Which lines in the records below contain the string "instances"? Pull out every such line and copy it unchanged.

• [MATERIAL FOR THE TASK]:
┄┄┄┄┄┄┄┄┄┄

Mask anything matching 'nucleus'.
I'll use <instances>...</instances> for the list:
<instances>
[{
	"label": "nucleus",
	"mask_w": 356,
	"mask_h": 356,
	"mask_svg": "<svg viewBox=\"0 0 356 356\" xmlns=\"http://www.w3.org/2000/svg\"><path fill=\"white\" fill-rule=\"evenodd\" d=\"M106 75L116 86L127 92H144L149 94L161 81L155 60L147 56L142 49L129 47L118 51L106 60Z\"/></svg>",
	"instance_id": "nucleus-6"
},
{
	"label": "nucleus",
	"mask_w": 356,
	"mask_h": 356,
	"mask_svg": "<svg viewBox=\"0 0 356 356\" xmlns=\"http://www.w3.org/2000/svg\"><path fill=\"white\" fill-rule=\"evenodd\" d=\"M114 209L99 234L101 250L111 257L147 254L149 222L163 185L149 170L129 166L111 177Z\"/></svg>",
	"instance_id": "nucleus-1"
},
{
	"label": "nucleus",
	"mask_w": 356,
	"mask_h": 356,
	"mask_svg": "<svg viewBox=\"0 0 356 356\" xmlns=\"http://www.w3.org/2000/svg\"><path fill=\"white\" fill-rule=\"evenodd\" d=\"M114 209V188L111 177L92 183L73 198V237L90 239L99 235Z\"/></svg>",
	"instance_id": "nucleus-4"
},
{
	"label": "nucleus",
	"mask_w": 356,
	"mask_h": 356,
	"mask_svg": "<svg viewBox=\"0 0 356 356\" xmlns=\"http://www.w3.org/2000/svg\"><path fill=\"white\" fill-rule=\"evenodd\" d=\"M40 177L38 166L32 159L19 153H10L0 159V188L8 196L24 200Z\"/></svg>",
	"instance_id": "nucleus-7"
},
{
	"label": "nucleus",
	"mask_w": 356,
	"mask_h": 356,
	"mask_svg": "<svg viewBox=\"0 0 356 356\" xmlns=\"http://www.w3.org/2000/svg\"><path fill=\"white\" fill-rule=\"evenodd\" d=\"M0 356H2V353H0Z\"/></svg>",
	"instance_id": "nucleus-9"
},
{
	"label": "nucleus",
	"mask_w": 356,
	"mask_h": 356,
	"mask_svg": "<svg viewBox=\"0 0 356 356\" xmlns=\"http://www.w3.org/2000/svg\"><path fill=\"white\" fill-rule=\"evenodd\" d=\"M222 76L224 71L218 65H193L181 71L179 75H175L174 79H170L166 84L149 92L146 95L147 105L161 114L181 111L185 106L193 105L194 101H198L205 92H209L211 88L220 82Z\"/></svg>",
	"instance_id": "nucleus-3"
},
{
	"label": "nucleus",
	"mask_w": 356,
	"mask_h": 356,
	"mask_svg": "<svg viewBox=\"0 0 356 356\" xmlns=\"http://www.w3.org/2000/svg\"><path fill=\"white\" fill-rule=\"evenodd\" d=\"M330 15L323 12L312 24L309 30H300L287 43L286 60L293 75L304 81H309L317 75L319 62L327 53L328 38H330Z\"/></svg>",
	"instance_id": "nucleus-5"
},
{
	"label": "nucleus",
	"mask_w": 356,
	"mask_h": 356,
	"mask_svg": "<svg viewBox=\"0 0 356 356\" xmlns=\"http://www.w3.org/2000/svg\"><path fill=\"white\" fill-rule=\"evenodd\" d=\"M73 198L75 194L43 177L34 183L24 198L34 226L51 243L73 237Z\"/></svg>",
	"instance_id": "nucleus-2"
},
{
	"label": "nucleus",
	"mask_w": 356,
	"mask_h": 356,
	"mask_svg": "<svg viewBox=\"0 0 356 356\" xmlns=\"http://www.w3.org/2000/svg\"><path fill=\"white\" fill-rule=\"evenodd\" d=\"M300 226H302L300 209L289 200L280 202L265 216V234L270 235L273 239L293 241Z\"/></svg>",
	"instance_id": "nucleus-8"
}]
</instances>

┄┄┄┄┄┄┄┄┄┄

• [SOLUTION FOR THIS TASK]:
I'll use <instances>...</instances> for the list:
<instances>
</instances>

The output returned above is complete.